In the last year, several Bank Secrecy Act or anti-money laundering problems have made headlines involving the large, globally connected banks: HSBC and Standard Chartered are examples. Smaller banks also get hit with fines on such issues as well. New York-based ICS Consulting Partners’ John White and Steven Lewis talked to Bank Director magazine about the current enforcement environment and what bank boards can do to protect their institutions.
What is BSA/AML?
Steven Lewis: It refers to the Bank Secrecy Act of 1970 and related anti-money laundering (AML) laws. They are designed to thwart criminal and terrorist access to the banking system. One of the best ways to cut off crime is to make it difficult to spend the money. The USA Patriot Act of 2001 was one of many laws over the years that have ratcheted up BSA/AML requirements.
Do you think regulators have gotten tougher in enforcing BSA/AML rules?
John White: I think the regulators have expanded their examinations and are drilling deeper into issues. It is no longer enough to know your customer. You have to know your customer’s customer. If the customer is engaged in international trade, for example, who is receiving the goods? They are insisting that banks have adequate management expertise, strong processes (systems) and good internal controls. However, it can be difficult for a community bank to invest the needed resources in BSA/AML personnel and systems. It requires significant effort to maintain the program at a level that will meet regulatory scrutiny. Community banks are held to the same standards as the larger banks and often supplement their resources by contracting with consulting firms to assist in implementing their programs.
What is the role of the board in all of this?
John White: The board must understand the BSA program and risk profile. Board members who have responsibility for directly interacting with BSA compliance management must have a deeper understanding of AML laws. The board must interact with BSA compliance management and determine whether the bank has adequate and sufficient expertise to manage its program. The bank must have a BSA training program for all board members. Board members have been personally fined by regulators for negligence in their oversight of the BSA program. Bank boards cannot defend themselves by claiming they have a broad knowledge base when, in fact, there wasn’t adequate corporate governance over the BSA program.

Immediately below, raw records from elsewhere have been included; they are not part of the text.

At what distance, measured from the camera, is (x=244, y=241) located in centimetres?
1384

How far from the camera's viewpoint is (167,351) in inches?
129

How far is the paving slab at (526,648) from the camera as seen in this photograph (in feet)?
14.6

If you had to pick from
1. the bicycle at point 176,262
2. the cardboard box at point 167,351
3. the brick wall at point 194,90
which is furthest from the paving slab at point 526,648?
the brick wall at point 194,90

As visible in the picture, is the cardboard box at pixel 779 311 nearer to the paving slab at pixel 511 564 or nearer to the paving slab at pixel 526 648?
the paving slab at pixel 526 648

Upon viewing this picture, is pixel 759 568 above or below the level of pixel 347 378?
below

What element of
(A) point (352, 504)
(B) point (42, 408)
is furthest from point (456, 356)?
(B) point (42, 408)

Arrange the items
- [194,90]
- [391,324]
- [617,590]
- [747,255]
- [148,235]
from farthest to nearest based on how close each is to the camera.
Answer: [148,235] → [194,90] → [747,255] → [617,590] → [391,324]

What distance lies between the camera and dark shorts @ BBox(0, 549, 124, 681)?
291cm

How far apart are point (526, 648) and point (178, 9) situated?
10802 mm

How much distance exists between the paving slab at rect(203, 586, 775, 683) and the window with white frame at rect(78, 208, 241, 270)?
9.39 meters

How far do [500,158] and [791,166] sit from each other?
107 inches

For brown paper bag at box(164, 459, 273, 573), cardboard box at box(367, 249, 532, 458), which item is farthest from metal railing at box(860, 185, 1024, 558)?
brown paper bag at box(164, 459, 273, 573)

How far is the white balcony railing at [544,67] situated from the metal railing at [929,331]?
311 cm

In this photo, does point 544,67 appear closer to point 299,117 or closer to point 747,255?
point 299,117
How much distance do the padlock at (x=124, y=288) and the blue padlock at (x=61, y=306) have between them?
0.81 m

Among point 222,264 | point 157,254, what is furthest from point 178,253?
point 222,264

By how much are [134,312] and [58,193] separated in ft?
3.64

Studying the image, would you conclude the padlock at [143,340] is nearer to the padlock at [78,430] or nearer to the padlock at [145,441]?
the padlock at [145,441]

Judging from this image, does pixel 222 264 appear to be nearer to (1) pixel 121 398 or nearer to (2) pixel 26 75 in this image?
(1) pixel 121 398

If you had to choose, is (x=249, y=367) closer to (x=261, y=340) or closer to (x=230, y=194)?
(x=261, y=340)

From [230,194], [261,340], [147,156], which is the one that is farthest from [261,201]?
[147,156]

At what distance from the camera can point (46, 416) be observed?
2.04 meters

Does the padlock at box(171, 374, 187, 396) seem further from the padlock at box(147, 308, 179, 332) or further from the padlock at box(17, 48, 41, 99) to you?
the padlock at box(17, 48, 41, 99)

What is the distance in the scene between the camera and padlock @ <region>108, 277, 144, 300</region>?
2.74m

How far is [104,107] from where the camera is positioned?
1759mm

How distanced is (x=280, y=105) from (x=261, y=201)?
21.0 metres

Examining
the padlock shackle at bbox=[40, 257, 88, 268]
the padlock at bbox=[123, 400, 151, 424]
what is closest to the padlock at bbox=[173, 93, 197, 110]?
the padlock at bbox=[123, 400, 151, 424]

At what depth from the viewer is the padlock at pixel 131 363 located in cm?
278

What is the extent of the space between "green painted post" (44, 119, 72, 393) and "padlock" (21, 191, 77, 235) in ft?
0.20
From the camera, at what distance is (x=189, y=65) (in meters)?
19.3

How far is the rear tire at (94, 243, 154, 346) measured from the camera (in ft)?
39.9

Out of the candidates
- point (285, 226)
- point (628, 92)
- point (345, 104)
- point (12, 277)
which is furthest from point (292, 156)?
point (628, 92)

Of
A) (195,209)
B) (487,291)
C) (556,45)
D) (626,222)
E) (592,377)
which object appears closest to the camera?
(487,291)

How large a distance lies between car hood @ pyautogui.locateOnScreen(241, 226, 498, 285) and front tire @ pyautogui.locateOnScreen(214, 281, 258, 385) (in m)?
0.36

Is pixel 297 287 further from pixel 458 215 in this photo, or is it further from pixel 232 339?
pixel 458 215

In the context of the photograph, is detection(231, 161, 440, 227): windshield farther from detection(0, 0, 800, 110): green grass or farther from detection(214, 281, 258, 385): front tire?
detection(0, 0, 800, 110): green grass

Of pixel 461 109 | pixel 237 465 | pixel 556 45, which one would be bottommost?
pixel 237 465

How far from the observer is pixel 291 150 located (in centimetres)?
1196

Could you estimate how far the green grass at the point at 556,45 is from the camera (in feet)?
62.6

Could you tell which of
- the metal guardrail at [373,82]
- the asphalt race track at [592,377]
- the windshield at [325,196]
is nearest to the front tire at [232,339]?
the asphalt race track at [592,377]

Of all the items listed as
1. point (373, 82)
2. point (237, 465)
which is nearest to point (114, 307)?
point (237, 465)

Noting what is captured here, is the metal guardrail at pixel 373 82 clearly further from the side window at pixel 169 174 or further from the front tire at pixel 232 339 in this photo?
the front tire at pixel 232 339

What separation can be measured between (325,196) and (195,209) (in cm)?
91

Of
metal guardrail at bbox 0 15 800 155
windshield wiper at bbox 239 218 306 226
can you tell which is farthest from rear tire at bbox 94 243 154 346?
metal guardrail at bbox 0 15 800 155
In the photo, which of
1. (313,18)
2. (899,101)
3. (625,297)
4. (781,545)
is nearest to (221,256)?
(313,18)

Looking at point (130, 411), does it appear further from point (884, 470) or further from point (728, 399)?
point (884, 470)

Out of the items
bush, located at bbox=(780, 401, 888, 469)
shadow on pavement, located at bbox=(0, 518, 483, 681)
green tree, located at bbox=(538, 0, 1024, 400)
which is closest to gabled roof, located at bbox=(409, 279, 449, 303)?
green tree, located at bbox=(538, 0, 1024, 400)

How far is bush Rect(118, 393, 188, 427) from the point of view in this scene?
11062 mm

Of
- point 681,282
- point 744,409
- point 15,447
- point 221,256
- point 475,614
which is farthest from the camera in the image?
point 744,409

What are some best practices in terms of operations?
John White: Management must have sound policies and procedures that are approved by the board. Management must prepare a BSA risk assessment to properly understand the underlying risks, use a BSA computer system that is validated on a periodic basis and have adequate resources and a strong internal control system, including a robust training program. The bank’s compliance committee must meet regularly and understand any trends that are occurring. In addition, the committee must ascertain that suspicious activities are recognized and reported on a timely basis. Branch personnel must be well trained in properly scrutinizing new customers, noting whether they are a potential high risk. When appropriate, staff must explain to a customer that his or her profile or transaction type is not acceptable to the bank.
How should you deal with regulators on this?
John White: It is critical that the board has ongoing communication and a good relationship with the regulators. The board should also encourage management to maintain an ongoing dialogue with the regulators and proactively reach out with any questions. The key is to avoid uncertainty. If the regulators are uncomfortable with the BSA/AML program, then good communication can help to rectify the situation. A significant deficiency in this area can result in an enforcement action, which would then require remediation of the issue and subsequent validation. This can be a huge distraction to management, as working through corrective action is very time consuming and costly. A professional rapport with regulators is important as it tends to avoid confrontation and frustration.
Steven Lewis: Also, it’s not enough to say you passed the exam last year. You have to keep up with the changing environment and regulatory expectations. Regulators are raising the bar all the time and they expect you to keep up with it. One of the ways to keep up with increased regulatory expectations is to read and understand other banks’ enforcement actions and take your own preventive measures. In addition, an independent review from a third party to make sure your program is up to par can prove invaluable.